McHenry kids around with poetry

With prepubescent robots and a natural aversion to vegetables on his mind, Eric McHenry, Washburn assistant professor of English, recently released his new book of children’s poetry “Mommy Daddy Evan Sage.”

After writing “Potscrubber Lullabies,” a decidedly more adult tome, McHenry was too busy raising two children to write more ambitious poems. Instead, he started a blog of observation based on his children and their antics that he deemed amusing, which eventually led to his new book.

“I started taking those things they said and using them as inspiration and started writing poems, and then I started coming up with poems that aren’t based on things my kids said, but based on things the might’ve said,” said McHenry.

Eventually, McHenry took the poems to Philip Hoy of Waywiser Press, publisher of “Potscrubber Lullabies.” Even though, the publisher typically stays away from children-oriented work, they accepted “Mommy Daddy Evan Sage.”

“One day, Phil emailed me back, and I was kind of amazed once I found out what it was,” said McHenry.

Along with McHenry’s poems, the book also features illustrations from English artist Nicholas Garland. McHenry and Garland collaborated back and forth on the project, giving suggestions to each other about including more in the art and cutting lines from the poems.

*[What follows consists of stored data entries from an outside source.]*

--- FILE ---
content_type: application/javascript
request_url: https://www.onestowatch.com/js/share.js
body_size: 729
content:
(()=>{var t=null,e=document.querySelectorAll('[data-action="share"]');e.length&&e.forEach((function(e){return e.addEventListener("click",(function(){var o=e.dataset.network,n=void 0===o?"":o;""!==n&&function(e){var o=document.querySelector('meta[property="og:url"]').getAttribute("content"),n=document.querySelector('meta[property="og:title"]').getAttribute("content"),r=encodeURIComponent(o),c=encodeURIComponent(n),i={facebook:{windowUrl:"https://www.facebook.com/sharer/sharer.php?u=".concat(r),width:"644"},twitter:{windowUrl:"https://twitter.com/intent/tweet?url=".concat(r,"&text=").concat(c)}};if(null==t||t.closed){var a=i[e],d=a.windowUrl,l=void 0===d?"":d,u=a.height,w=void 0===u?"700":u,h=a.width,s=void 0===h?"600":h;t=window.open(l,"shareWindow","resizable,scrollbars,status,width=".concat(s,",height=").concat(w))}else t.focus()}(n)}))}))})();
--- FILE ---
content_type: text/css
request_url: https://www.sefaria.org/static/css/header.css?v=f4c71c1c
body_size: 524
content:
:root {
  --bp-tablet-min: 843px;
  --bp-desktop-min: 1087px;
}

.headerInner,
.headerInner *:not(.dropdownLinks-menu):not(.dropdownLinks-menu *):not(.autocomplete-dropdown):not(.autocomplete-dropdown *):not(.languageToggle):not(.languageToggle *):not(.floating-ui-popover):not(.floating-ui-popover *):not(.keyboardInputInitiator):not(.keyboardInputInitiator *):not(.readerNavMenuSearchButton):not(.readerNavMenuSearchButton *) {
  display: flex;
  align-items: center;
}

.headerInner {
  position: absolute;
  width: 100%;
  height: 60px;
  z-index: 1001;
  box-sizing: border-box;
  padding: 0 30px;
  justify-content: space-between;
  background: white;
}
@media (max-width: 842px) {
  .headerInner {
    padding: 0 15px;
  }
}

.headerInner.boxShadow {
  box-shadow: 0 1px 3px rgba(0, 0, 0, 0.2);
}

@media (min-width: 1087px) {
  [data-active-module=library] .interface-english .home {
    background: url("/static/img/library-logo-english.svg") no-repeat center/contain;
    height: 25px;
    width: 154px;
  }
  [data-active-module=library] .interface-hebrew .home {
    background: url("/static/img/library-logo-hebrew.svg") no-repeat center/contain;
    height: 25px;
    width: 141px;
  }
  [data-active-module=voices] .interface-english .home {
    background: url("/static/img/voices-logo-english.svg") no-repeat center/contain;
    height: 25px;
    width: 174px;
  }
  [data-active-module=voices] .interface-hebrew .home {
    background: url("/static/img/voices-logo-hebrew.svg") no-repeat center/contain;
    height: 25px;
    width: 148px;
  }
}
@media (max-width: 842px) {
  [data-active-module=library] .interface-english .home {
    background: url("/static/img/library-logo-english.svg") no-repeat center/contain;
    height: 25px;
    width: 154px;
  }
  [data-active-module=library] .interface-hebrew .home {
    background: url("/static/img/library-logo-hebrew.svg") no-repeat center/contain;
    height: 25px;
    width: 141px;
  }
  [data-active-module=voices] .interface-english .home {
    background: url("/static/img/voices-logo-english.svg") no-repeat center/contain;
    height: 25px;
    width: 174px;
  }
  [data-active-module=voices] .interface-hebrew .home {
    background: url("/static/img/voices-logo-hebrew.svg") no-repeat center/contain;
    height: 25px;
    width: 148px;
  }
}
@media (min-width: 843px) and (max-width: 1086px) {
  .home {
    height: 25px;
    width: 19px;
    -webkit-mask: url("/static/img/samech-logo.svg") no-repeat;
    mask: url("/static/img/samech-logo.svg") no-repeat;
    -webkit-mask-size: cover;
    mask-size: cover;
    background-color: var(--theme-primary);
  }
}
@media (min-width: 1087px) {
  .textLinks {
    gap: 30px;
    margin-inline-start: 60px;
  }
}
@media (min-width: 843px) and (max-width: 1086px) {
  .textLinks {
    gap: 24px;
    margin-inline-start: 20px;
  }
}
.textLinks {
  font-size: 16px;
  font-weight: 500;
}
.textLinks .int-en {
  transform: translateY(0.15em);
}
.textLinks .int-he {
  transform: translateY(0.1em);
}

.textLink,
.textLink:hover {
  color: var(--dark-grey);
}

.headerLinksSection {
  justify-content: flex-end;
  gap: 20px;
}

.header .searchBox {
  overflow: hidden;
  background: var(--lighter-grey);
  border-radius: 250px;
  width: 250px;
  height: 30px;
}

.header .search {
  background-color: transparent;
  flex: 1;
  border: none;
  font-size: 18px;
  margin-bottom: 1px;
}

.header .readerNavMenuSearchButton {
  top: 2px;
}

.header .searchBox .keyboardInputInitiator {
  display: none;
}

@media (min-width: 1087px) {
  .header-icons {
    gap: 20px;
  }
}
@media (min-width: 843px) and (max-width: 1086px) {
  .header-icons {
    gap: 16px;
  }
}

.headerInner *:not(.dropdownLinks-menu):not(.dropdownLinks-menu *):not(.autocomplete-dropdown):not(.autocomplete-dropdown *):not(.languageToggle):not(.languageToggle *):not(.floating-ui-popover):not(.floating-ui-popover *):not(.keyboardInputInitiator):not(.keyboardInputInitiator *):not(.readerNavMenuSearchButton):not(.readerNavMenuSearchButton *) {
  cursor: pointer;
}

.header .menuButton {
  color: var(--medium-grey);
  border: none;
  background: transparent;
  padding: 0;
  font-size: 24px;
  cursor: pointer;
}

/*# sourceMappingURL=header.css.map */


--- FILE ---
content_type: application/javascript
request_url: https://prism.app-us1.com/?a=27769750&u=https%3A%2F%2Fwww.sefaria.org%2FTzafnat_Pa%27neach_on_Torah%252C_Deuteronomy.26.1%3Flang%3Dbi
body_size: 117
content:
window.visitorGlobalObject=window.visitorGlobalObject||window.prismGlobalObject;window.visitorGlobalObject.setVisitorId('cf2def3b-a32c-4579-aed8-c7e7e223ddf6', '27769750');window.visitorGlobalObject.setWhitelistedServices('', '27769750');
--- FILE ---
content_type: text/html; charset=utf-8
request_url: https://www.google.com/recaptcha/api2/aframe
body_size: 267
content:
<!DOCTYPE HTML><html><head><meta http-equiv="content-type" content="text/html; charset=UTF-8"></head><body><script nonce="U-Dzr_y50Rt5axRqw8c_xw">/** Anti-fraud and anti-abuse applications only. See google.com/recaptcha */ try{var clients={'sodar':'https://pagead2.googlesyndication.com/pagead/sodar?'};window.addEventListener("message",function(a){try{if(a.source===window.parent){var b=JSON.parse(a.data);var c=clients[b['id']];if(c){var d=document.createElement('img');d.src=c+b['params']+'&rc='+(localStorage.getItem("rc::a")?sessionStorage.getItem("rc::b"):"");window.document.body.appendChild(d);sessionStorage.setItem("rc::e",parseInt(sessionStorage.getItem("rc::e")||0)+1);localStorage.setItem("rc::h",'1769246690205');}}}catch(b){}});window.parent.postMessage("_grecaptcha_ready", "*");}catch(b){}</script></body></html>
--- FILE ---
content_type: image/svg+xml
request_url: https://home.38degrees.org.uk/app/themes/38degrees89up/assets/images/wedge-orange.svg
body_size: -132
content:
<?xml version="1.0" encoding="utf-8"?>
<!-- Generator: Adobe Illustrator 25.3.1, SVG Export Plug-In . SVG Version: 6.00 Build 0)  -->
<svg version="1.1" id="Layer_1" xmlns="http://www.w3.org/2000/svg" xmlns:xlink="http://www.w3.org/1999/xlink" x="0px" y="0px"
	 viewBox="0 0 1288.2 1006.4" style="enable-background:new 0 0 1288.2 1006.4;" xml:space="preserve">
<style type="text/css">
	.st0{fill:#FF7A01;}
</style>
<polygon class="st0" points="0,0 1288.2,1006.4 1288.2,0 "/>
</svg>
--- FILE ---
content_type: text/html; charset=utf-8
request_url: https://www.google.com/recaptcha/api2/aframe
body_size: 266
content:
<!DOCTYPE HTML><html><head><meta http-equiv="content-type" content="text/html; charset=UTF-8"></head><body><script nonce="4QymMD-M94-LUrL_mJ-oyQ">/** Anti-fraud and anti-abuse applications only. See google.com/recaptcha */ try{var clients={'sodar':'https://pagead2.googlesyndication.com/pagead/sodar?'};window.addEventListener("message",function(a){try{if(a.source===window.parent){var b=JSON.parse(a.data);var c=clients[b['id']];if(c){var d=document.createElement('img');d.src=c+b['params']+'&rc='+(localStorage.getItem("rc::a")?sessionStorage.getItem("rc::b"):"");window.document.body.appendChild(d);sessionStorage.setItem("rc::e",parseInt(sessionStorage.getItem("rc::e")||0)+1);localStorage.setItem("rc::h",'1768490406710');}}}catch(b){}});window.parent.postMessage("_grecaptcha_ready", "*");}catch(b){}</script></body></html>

According to McHenry, Garland made one of the greatest contributions by suggesting including more of a mother in the poems’ dynamic.

“Nicholas Garland has grandkids who are almost exactly the age of my kids and the two kids in the drawings look a lot like his grandkids,” said McHenry. “I think he was having fun imagining his own grandkids in these poems and creating illustrations based on them.”

Having lived in Washington, Massachusetts, New Hampshire, and Wisconsin before coming back to Topeka, McHenry was exposed to poetry from an early age and appreciated what he considers the best words in the best order and rhyming.

“I grew up in a house where poetry was valued,” said McHenry. “My mother would recite poetry just as her mother had recited poetry to her.”

Though McHenry later was impacted by poets such as Philip Larkin, Robert Frost and Gwendolyn Brooks, he originally got his poetry fix from what some may consider an unlikely source.

“The very first generation of bleeding-edged hip-hop was coming out when I was in grade school,” said McHenry. “I had never heard anything like it before, but I thought the idea of having a rhyme available whenever you needed one was kind of a virtuosic thing.”

McHenry’s interest in poetry grew after winning a contest in his youth and the praise of Carolyn Kizer, a guest professor at McHenry’s graduate school.

“It was just one of those moments of someone making a little gesture of support for your work,” said McHenry.